54. Betsie Norris: "Founder and Executive Director of Adoption Network Cleveland"
Betsie Norris is the Founder and Executive Director of Adoption Network Cleveland: The Ohio Family Connection.
Betsie is an adoptee who searched for and was reunited with her birthparents and siblings in 1986, when she was in her mid-twenties. She emerged from that experience with strong convictions about the lifelong journey of adoption for all involved, and the need for systemic change. She found Adoption Network Cleveland in 1988, was a volunteer for the first 7 years, and has been the Executive Director since 1995.
With a wide array of programs and services, Adoption Network Cleveland has been recognized nationally as a successful model for effective service and advocacy for members of the adoption community including adoptees, adoptive, foster and kinship families, birthparents and siblings, youth in foster care and related professionals.

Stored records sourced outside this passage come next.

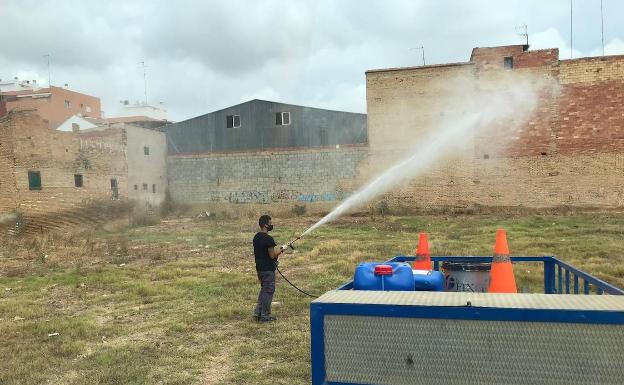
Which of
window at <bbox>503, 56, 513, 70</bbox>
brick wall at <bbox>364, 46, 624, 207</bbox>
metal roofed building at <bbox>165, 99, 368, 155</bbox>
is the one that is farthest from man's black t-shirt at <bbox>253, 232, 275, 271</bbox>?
metal roofed building at <bbox>165, 99, 368, 155</bbox>

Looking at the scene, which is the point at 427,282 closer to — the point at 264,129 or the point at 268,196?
the point at 268,196

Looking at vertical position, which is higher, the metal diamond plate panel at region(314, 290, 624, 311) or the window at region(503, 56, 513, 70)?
the window at region(503, 56, 513, 70)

Betsie has become a frequent spokesperson in the media and has led the organization to long-term success building innovative programs and having a strong advocacy voice. Major advocacy achievements include leading successful efforts to decrease barriers to permanency for youth lingering in foster care, and changing laws about access to records resulting in Ohio adoptees gaining access to their original birth certificates. Adoption Network Cleveland served as the lead agency of the Adopt Cuyahoga's Kids Initiative, a public-private-philanthropic partnership which was responsible for reducing the number of youth waiting for adoption in Cuyahoga County foster care from 1,700 in 2004 to approximately 500 in 2018. The organization has supported and assisted in thousands of successful adoptee/birthparent, adoptee/sibling and DNA searches and reunions, and has been a leader in supporting families to enhance permanency for children and youth. Over a 25+ year period, Betsie took the lead on legislation to reform Ohio's adoption laws, and as a result all Ohio-born adult adoptees adopted have access to to their original birth certificates, including 400,000 adoptees adopted in Ohio's formerly "closed" period (1964-1996) starting in March 2015. The story of her involvement is highlighted in the short documentary An Adoptee ROARed in Ohio: The Betsie Norris Story by Jean Strauss, which debuted at the Cleveland International Film Festival in 2014. Betsie is co-author of Journeys After Adoption: Understanding the Lifelong Process (Bergin & Garvey, 2002) and her story is featured in several books. Prior to her work in adoption and child welfare, Betsie worked as an RN in child and adolescent psychiatry.